▶ **Records shown**:
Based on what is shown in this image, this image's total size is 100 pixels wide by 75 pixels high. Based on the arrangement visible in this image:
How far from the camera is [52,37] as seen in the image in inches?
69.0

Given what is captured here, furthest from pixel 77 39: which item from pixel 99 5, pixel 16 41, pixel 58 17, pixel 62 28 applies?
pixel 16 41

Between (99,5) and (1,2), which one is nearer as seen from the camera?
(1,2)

==

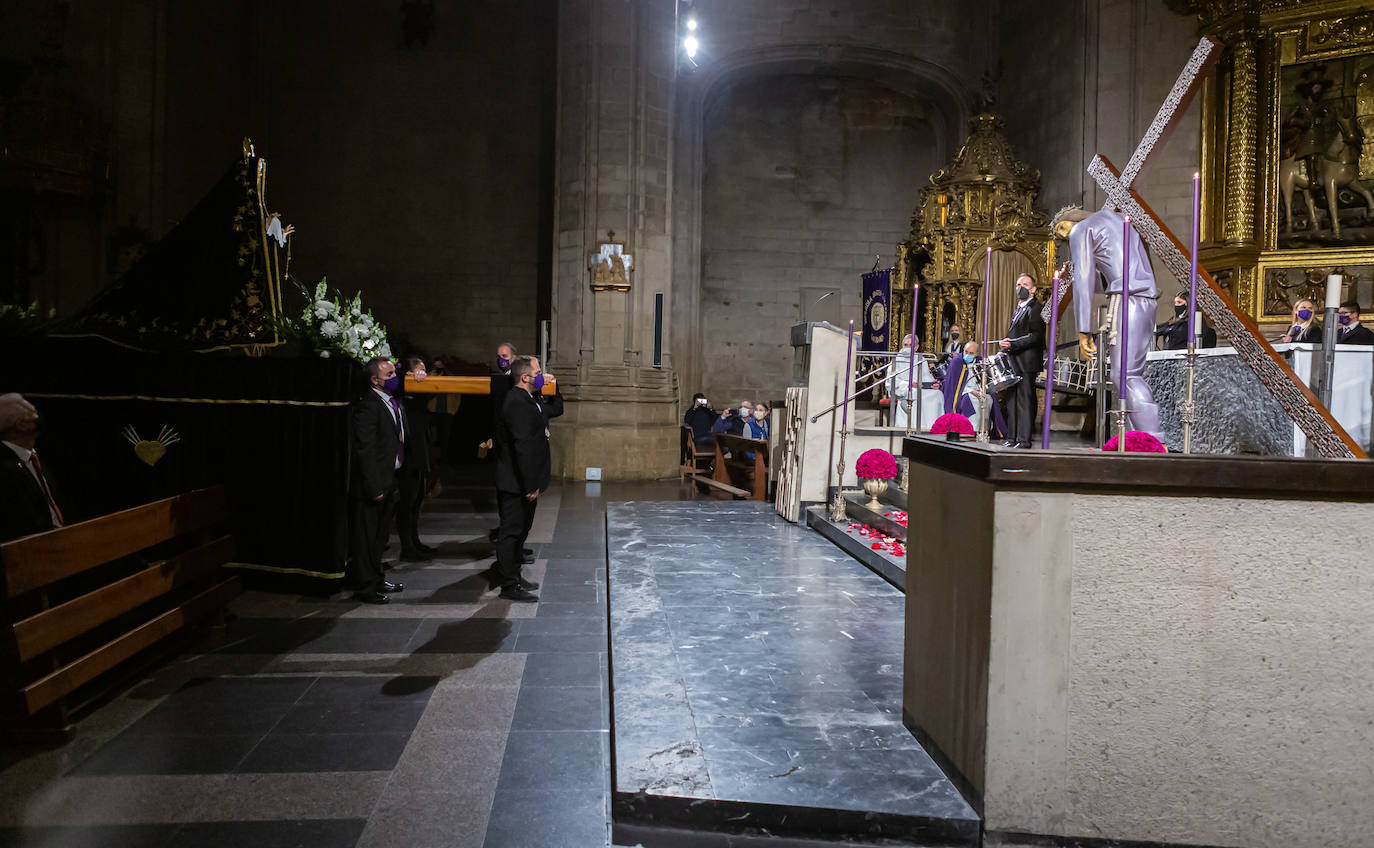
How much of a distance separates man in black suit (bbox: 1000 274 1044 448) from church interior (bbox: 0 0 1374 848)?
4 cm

---

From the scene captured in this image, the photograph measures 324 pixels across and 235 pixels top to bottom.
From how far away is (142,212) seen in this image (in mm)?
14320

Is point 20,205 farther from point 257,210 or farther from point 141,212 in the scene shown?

▶ **What the task asks**: Copy out the lines of the items verbatim, starting with the line that contains "From the scene" and going on through the line that contains "Is point 20,205", with both of those lines included.

▶ **Answer to this task**:
From the scene captured in this image, the photograph measures 324 pixels across and 235 pixels top to bottom.
From how far away is (142,212) seen in this image (in mm)?
14320

Is point 20,205 farther from point 257,210 or farther from point 141,212 in the scene shown?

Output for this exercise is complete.